Fuest: "Selbst wenn das Kino öffnet, gehen Menschen nicht hin"
Laut dem Volkswirtschaftler gehe nämlich aus US-Studien hervor. Die Wirtschaft leide mehr unter dem Virus als unter dem Lockdown:
"Sie können die Wirtschaft nicht retten, indem Sie trotz Infektionen einfach öffnen. Das hat einfach damit zu tun, dass sehr viele Menschen eben nicht ins Kino oder Restaurant gehen, weil sie nicht dürfen oder weil das geschlossen ist, sondern weil eben das Virus da ist. Also selbst wenn das Kino öffnet, gehen die Menschen nicht hin."
Kritik wegen zu geringen Corona-Tests an Schulen
Die Vorstellung der Pläne nutzt Fuest für eine Kritik an Bund und Ländern - die Testkapazitäten an den Schulen seien hierzulande zu gering:
"Warum haben wir keine flächendeckenden Tests in den Schulen? Wir sind weit davon entfernt, hier das zu tun, was möglich ist und was andere Länder bereits tun.“"
Abstand, FFP2-Masken, Verbesserungen an der Corona-Warnapp und eine strengere Kontrolle der Quarantäne – die meisten Vorschläge der "No-Covid"-Gruppe sind bekannt.
Keine Grenzschließungen, dafür Antigen-Schnelltests
Auf die Frage, ob zur Wahrung einmal erreichter niedriger Infektionszahlen Grenzschließungen vonnöten wären, heißt es: Nein, dafür Antigen-Schnelltests, die das Eintragen des Virus von einem ins andere Land verhindern.
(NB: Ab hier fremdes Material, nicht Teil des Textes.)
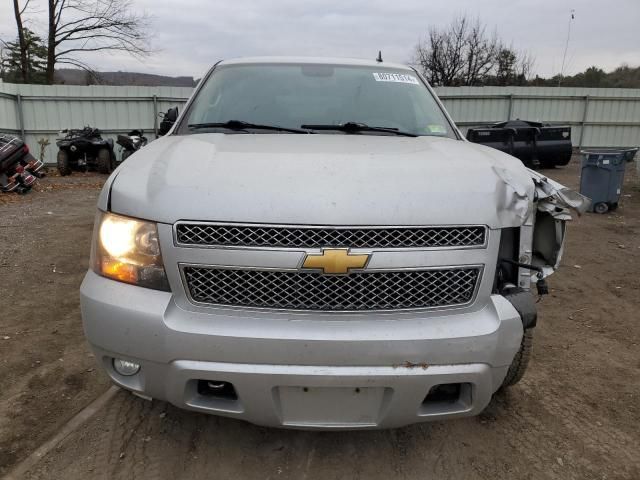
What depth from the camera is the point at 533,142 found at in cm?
1342

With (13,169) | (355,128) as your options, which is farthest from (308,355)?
(13,169)

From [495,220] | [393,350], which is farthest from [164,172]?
[495,220]

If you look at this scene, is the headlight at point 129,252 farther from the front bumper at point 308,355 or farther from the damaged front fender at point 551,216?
the damaged front fender at point 551,216

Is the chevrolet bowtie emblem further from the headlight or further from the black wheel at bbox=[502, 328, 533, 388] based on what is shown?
the black wheel at bbox=[502, 328, 533, 388]

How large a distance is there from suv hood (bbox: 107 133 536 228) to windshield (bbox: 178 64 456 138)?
26.9 inches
Virologin Melanie Brinkmann vom Helmholtz Zentrum plädiert dafür, nicht nur auf die Auslastung der Kliniken zu blicken, die Infektionszahlen müssten insgesamt weiter gedrückt werden:
"Wir sagen, dass niedrige Infektionszahlen in der gesamten Bevölkerung der beste Weg sind, auch vulnerable Gruppen in allen Bereichen zu schützen."
Brinkmann warnt:
"Varianten könnten Immunschutz überlisten"
Bis die Impfung ausreichenden Schutz bietet, wird es laut Brinkmann noch bis Ende des Jahres dauern. Bis dahin brauche es einen stringenten Plan. Und: Virus-Varianten könnten auch aggressiver werden, warnt Brinkmann.
Wann werde ich geimpft? Rechnungen mit vielen Unsicherheiten
Dies sei besonders dort der Fall, wo es hohe Infektionszahlen gebe:
"Es kann passieren, dass es Varianten gibt, die auch diesen Immunschutz überlisten können und das wäre natürlich ein sehr großes Problem."
Gesundheitsminister Spahn skeptisch gegenüber "No-Covid"-Plänen
Vor einer Woche hatte Gesundheitsminister Spahn den Forderungen der "No-Covid"-Strategie eine Absage erteilt. Auch anderen Experten sehen die Zielmarke kritisch. Was noch weiter konkret getan werden müsste, um die Inzidenz auf unter 10 zu drücken, das will der
Zusammenschluss der Forscher demnächst vorstellen.